People are fascinated with the idea of trading stocks for a living. Yet, like most performance-based businesses, most people are not able to succeed. There are many reasons why people can’t beat the market – or achieve their desired outcomes. Here are three common and easily avoidable mistakes people make on Wall Street.
No Plan:
One of the most common mistakes I see people make is that they do not have a plan. They start trading and hope it works out well. Or they start trading only looking at how much money they are going to make and they do not calculate the potential risk. Or they just wing it and hope it works out well.
An easy way to illustrate the power of having a proper trading plan is to think of two different (unrelated) people who want to go on a vacation. One person is yelling and screaming that they want to go on vacation and the other person picked the destination, bought plane tickets, booked a room, and rented a car for the duration of their trip. Who do you think will get what they want? The person with the plan or the person with out a plan? Clearly the person with a plan has a much higher likelihood of accomplishing their goals than the person without a plan. This is true in just about all aspects of life. The solution is to take some time and create a plan. Study the market and ask what criteria works for you and what doesn’t. What do you want to see before you buy a stock? What do you want to see in order to sell it? How much do you want to risk if you are wrong and the stock goes against you? These are just some of the questions people ask in order to create a proper trading plan. The key is to find something that works for you so you can create your plan before the market opens then step back and trade your plan.
Emotional Trading:
Another common problem is that most people end up making emotional, not rational, decisions with their money. They don’t know how to get out of their own way. Over the decades, I’ve learned that the best traders in the world make rational, not emotional, decisions and they do this by having a plan and then trading their plan. Another benefit is that this process helps people avoid “over trading” or revenge trading. Meaning, people just lose track of reality and end up making way too many trades that hurt their performance. If you plan ahead and then step back and follow your plan you will know (before the market opens) where you will enter, where you will exit, and how much you will risk if you are wrong.
Don’t Respect Risk:
My experience has taught me that perhaps the most important mistake people make is that they do not respect risk. Risk management is arguably the single most important tool successful traders and investors can use to get ahead. Why? Because every trade has an inherent level of risk involved and the best market participants tend to be the best risk managers.
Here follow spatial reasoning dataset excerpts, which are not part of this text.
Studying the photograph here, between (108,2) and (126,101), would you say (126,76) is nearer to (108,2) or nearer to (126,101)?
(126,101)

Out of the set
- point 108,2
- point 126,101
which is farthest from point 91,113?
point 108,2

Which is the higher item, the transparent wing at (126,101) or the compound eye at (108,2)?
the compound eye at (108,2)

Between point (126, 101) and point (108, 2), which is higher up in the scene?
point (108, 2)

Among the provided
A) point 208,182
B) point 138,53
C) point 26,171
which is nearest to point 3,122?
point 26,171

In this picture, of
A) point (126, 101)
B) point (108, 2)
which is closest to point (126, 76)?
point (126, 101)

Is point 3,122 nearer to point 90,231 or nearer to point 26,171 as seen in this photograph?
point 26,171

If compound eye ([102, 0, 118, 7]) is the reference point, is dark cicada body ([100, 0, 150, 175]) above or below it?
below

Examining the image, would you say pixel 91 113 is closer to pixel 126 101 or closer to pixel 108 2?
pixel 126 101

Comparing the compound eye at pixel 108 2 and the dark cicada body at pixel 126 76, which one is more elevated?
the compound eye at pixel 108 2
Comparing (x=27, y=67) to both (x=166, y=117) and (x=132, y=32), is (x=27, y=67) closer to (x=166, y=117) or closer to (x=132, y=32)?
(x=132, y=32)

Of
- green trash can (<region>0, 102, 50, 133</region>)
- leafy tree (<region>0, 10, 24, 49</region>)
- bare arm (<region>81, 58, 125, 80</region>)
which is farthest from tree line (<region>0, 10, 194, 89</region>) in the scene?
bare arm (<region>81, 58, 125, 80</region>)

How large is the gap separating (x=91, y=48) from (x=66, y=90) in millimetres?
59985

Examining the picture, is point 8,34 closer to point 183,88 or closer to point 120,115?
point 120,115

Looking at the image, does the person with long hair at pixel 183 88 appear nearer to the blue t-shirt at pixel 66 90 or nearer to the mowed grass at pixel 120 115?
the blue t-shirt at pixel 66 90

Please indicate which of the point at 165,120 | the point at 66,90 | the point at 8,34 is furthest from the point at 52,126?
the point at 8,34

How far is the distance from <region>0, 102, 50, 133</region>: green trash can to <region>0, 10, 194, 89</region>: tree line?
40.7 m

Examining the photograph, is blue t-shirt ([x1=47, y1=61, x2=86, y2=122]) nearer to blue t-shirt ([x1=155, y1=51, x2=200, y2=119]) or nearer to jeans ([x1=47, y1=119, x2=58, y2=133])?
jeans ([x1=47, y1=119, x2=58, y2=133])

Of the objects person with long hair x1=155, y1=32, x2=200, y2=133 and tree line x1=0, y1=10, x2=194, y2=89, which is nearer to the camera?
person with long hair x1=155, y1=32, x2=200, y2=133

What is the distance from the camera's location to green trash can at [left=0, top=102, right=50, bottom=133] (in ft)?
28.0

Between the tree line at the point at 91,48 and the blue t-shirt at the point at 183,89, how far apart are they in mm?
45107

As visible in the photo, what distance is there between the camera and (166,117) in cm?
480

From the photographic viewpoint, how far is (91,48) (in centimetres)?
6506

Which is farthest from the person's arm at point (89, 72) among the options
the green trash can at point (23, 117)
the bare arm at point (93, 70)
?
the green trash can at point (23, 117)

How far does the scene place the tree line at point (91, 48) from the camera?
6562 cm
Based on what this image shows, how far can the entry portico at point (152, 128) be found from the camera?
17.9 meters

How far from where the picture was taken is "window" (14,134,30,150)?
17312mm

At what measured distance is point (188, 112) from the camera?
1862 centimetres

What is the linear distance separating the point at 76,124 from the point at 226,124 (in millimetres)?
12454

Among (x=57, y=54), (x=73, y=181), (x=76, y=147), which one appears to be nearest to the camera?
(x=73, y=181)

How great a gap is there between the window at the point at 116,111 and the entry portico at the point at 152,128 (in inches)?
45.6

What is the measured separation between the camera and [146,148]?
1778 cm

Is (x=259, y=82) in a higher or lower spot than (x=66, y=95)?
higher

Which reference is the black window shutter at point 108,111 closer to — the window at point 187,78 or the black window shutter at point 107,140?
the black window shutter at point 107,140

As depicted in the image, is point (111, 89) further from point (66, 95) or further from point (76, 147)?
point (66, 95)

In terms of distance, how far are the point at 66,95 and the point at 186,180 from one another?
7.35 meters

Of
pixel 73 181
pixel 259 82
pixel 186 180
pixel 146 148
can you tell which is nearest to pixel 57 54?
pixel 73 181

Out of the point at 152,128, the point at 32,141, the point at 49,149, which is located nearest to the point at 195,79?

One of my guests (big money manager) told me on my SmartMoneyCircle.com podcast (I interview large money managers and CEO’s of publicly traded companies for timeless advice) that he does not buy and sell stocks, instead he buys and sells risk. He went on to say that we all buy and sell risk. I thought that was brilliant! The solution here is to plan your risk before you enter. This way you know how where you are going to enter, where you are going to exit, and how much you are going to risk of your portfolio if you are wrong.
Bottom Line:
I can write an entire book about the mistakes people make trading capital markets. I have made more mistakes over the last 25 years than I can remember. The good news is that we can learn from our mistakes. That said, these are just three common mistakes people make and how you can avoid them. I encourage you to objectively look at your mistakes and ask yourself, what can I learn from this trade?